• **Exercise details**: Count the lines of the material below that contain the word "camera". Give only the number.

(Records from a dataset)
_ _ _ _ _ _ _

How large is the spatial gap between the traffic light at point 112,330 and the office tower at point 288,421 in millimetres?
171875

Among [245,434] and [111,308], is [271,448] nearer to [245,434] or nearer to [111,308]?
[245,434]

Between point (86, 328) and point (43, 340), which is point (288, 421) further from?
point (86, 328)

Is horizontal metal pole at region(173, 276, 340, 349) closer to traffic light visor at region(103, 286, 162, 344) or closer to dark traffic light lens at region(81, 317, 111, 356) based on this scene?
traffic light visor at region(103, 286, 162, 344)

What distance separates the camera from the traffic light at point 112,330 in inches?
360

_ _ _ _ _ _ _

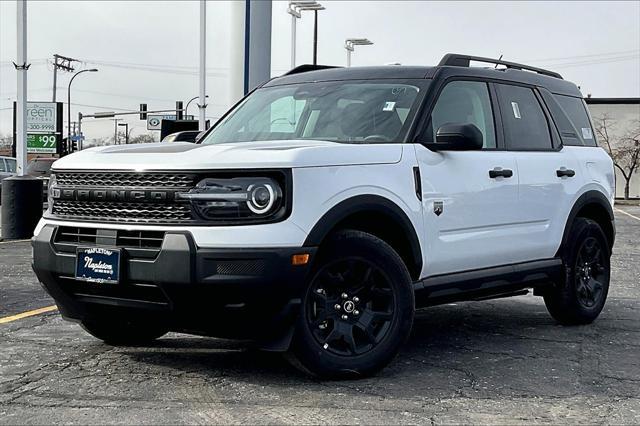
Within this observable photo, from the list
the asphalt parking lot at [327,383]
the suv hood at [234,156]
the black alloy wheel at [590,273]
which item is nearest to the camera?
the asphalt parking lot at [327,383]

_ _ _ _ _ _ _

• **Written response**: 2